- Fragmento para leer -
"""
![]() |
Una escena convertida en
ícono
histórico. El teniente Robert L. Stirm, del ejército
norteamericano, regresa de su misión en la Guerra del Vietnam, donde permaneció
cautivo hasta tres días antes de aterrizar en la Base Aérea Travis en
California, el 17 de marzo de 1973. De izquierda a
derecha, Robert L. Stirm, Lorrie Stirm, Bo Stirm, Cindy Stirm; la esposa, Loretta Stirm, y Roger Stirm. Sin duda, dentro de la ley de
probabilidades, se trata de un reencuentro más parecido al final feliz de una
película, que a la vida real. Stirm había sobrevivido al derribamiento de su
helicóptero. De alguna manera, aquí las expresiones de felicidad están
condicionadas a circunstancias entonces inéditas, como el anuncio que
Loretta Stirm había hecho por el correo a su esposo el día en que fue
liberado, en cuanto a que la relación conyugal llegaba a su fin. Captada por la lente de Slava "Sal" Veder, la imagen es bien elocuente en la descripción de cada uno de los protagonistas.
|
Justo porque se funda en pensar con el deseo, el pálpito general porfía en
que los reencuentros, sobre todo aquellos más intensa y largamente aguardados,
conducen siempre a escenarios felices. No
obstante, no pocas son las experiencias sobre cómo reencuentros con antesalas
tan enormes, aún festejados en medio de la mayor efervescencia, pueden culminar frente a verdaderos espejismos. De hecho, los deseos son abstractos, la realidad es concreta. ¿Cómo conciliar ambas dimensiones y no morir en el intento?
Aunque no existe el universo estadístico para formular el
fenómeno, a este propósito abundan las historias cargadas de absurdos, paradojas y
desencantos. Tomada al azar hay, por ejemplo, la de Jorge Eduardo Géchem
Turbay, uno de los políticos secuestrados por la guerrilla en las selvas
colombianas, quien al retornar a la libertad después de seis años —durante los
cuales Lucy Artunduaga, su esposa, descubrió que la dimensión del
infierno no es una hipérbole— regresó encadenado sentimentalmente a Gloria Polanco, una de sus
compañeras de cautiverio. Semejante desenlace desató encendidas controversias
entre quienes no perdonan aquel idilio y quienes hacen concesiones a las
veleidades del corazón como conductas humanas naturales.
Ni se diga acerca de un evento afín, todavía más relevante,
cual fue el protagonizado por la colombo-francesa Ingrid Betancourt, la más
famosa de los rehenes de la subversión, quien en medio de la algarabía
mediática de su liberación, a primera vista, que fue con ojos de invidente, soslayó
la presencia de su esposo, Juan Carlos Lecompte, presente en la primera fila
del comité de bienvenida. Abanderado internacional de la causa contra el
secuestro a raíz del plagio de la propia excandidata presidencial, en fracción de
nanosegundos Lecompte pasaba del delirio feliz en la intimidad a la postración
en público.
"""
Registros sin procesar:
"""
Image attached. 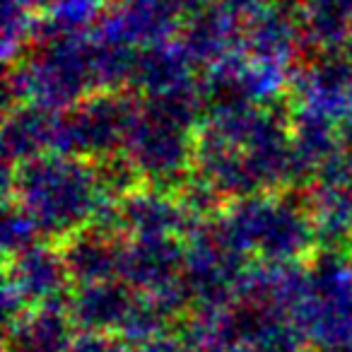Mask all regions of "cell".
Returning a JSON list of instances; mask_svg holds the SVG:
<instances>
[{
	"instance_id": "cell-1",
	"label": "cell",
	"mask_w": 352,
	"mask_h": 352,
	"mask_svg": "<svg viewBox=\"0 0 352 352\" xmlns=\"http://www.w3.org/2000/svg\"><path fill=\"white\" fill-rule=\"evenodd\" d=\"M109 188L99 169L70 160H30L17 171V198L36 230L75 234Z\"/></svg>"
},
{
	"instance_id": "cell-2",
	"label": "cell",
	"mask_w": 352,
	"mask_h": 352,
	"mask_svg": "<svg viewBox=\"0 0 352 352\" xmlns=\"http://www.w3.org/2000/svg\"><path fill=\"white\" fill-rule=\"evenodd\" d=\"M227 232L234 239L232 249H258L273 261L299 256L311 241V225L302 206L287 201H251L230 215Z\"/></svg>"
},
{
	"instance_id": "cell-3",
	"label": "cell",
	"mask_w": 352,
	"mask_h": 352,
	"mask_svg": "<svg viewBox=\"0 0 352 352\" xmlns=\"http://www.w3.org/2000/svg\"><path fill=\"white\" fill-rule=\"evenodd\" d=\"M133 126H135V111H131L126 99L99 94L75 109L73 116L63 121V126L56 123V140L60 135L63 150L107 152L131 135Z\"/></svg>"
},
{
	"instance_id": "cell-4",
	"label": "cell",
	"mask_w": 352,
	"mask_h": 352,
	"mask_svg": "<svg viewBox=\"0 0 352 352\" xmlns=\"http://www.w3.org/2000/svg\"><path fill=\"white\" fill-rule=\"evenodd\" d=\"M68 268L60 254L46 246H34L17 254L8 287L15 289L20 302H46L60 289Z\"/></svg>"
},
{
	"instance_id": "cell-5",
	"label": "cell",
	"mask_w": 352,
	"mask_h": 352,
	"mask_svg": "<svg viewBox=\"0 0 352 352\" xmlns=\"http://www.w3.org/2000/svg\"><path fill=\"white\" fill-rule=\"evenodd\" d=\"M123 254L118 251L116 241L107 232H82L75 234L68 241L63 251V261L68 275L80 280L82 285L107 283L116 275L118 268H123Z\"/></svg>"
},
{
	"instance_id": "cell-6",
	"label": "cell",
	"mask_w": 352,
	"mask_h": 352,
	"mask_svg": "<svg viewBox=\"0 0 352 352\" xmlns=\"http://www.w3.org/2000/svg\"><path fill=\"white\" fill-rule=\"evenodd\" d=\"M133 309L135 302L131 299L128 287L107 280L85 285L80 294H75L73 318L89 331H109L113 326H126Z\"/></svg>"
},
{
	"instance_id": "cell-7",
	"label": "cell",
	"mask_w": 352,
	"mask_h": 352,
	"mask_svg": "<svg viewBox=\"0 0 352 352\" xmlns=\"http://www.w3.org/2000/svg\"><path fill=\"white\" fill-rule=\"evenodd\" d=\"M179 249L171 244V236H140L135 249L123 254V273L133 280V285H155L169 283L176 275Z\"/></svg>"
},
{
	"instance_id": "cell-8",
	"label": "cell",
	"mask_w": 352,
	"mask_h": 352,
	"mask_svg": "<svg viewBox=\"0 0 352 352\" xmlns=\"http://www.w3.org/2000/svg\"><path fill=\"white\" fill-rule=\"evenodd\" d=\"M123 225L140 232V236H169L184 222L182 210L162 196H135L121 206Z\"/></svg>"
},
{
	"instance_id": "cell-9",
	"label": "cell",
	"mask_w": 352,
	"mask_h": 352,
	"mask_svg": "<svg viewBox=\"0 0 352 352\" xmlns=\"http://www.w3.org/2000/svg\"><path fill=\"white\" fill-rule=\"evenodd\" d=\"M56 138V126L49 113L36 109H22L6 126V150L10 157L34 160L36 152Z\"/></svg>"
},
{
	"instance_id": "cell-10",
	"label": "cell",
	"mask_w": 352,
	"mask_h": 352,
	"mask_svg": "<svg viewBox=\"0 0 352 352\" xmlns=\"http://www.w3.org/2000/svg\"><path fill=\"white\" fill-rule=\"evenodd\" d=\"M70 338V323L54 309H41L17 323L20 352H65Z\"/></svg>"
},
{
	"instance_id": "cell-11",
	"label": "cell",
	"mask_w": 352,
	"mask_h": 352,
	"mask_svg": "<svg viewBox=\"0 0 352 352\" xmlns=\"http://www.w3.org/2000/svg\"><path fill=\"white\" fill-rule=\"evenodd\" d=\"M234 32L232 12H201L188 32V56L203 60H212L225 54L227 44Z\"/></svg>"
},
{
	"instance_id": "cell-12",
	"label": "cell",
	"mask_w": 352,
	"mask_h": 352,
	"mask_svg": "<svg viewBox=\"0 0 352 352\" xmlns=\"http://www.w3.org/2000/svg\"><path fill=\"white\" fill-rule=\"evenodd\" d=\"M251 32V49L256 51L258 58H263L265 63L278 60L292 49L294 41V30L292 22L285 12H270L261 10L256 15L254 25L249 27Z\"/></svg>"
},
{
	"instance_id": "cell-13",
	"label": "cell",
	"mask_w": 352,
	"mask_h": 352,
	"mask_svg": "<svg viewBox=\"0 0 352 352\" xmlns=\"http://www.w3.org/2000/svg\"><path fill=\"white\" fill-rule=\"evenodd\" d=\"M73 352H123L116 342H111L109 338H85L82 342L73 347Z\"/></svg>"
},
{
	"instance_id": "cell-14",
	"label": "cell",
	"mask_w": 352,
	"mask_h": 352,
	"mask_svg": "<svg viewBox=\"0 0 352 352\" xmlns=\"http://www.w3.org/2000/svg\"><path fill=\"white\" fill-rule=\"evenodd\" d=\"M142 352H182V350H179L176 342L171 345V342H164V340H150Z\"/></svg>"
},
{
	"instance_id": "cell-15",
	"label": "cell",
	"mask_w": 352,
	"mask_h": 352,
	"mask_svg": "<svg viewBox=\"0 0 352 352\" xmlns=\"http://www.w3.org/2000/svg\"><path fill=\"white\" fill-rule=\"evenodd\" d=\"M258 6V0H232V8H254Z\"/></svg>"
},
{
	"instance_id": "cell-16",
	"label": "cell",
	"mask_w": 352,
	"mask_h": 352,
	"mask_svg": "<svg viewBox=\"0 0 352 352\" xmlns=\"http://www.w3.org/2000/svg\"><path fill=\"white\" fill-rule=\"evenodd\" d=\"M350 34H352V32H350ZM350 51H352V39H350Z\"/></svg>"
}]
</instances>
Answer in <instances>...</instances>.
"""
- Lista de tareas -
1. Indica si cada afirmación coincide con el texto sobre los reencuentros y responde sí o no, citando al pie de la letra las palabras que lo deciden.
(a) Robert L. Stirm aterrizó en la Base Aérea Travis el 17 de marzo de 1973.
(b) Jorge Eduardo Géchem Turbay recuperó la libertad después de cuatro años.
(c) Juan Carlos Lecompte estaba en la primera fila del comité de bienvenida.
2. Responde estas preguntas con datos del texto sobre los reencuentros:
(a) ¿Quién captó la imagen con su lente?
(b) ¿A quién regresó encadenado sentimentalmente Géchem Turbay?
(c) ¿Cómo se llama el esposo de Ingrid Betancourt?
3. Cita literalmente el tramo del texto sobre los reencuentros que va desde "Aunque no existe" hasta "conductas humanas naturales.".
No hace falta consultar el listado.

- Soluciones por tarea -
1.
(a) Sí: "aterrizar en la Base Aérea Travis en California, el 17 de marzo de 1973".
(b) No: "al retornar a la libertad después de seis años".
(c) Sí: "presente en la primera fila del comité de bienvenida".

2.
(a) Slava "Sal" Veder.
(b) A Gloria Polanco, una de sus compañeras de cautiverio.
(c) Juan Carlos Lecompte.

3.
Aunque no existe el universo estadístico para formular el
fenómeno, a este propósito abundan las historias cargadas de absurdos, paradojas y
desencantos. Tomada al azar hay, por ejemplo, la de Jorge Eduardo Géchem
Turbay, uno de los políticos secuestrados por la guerrilla en las selvas
colombianas, quien al retornar a la libertad después de seis años —durante los
cuales Lucy Artunduaga, su esposa, descubrió que la dimensión del
infierno no es una hipérbole— regresó encadenado sentimentalmente a Gloria Polanco, una de sus
compañeras de cautiverio. Semejante desenlace desató encendidas controversias
entre quienes no perdonan aquel idilio y quienes hacen concesiones a las
veleidades del corazón como conductas humanas naturales.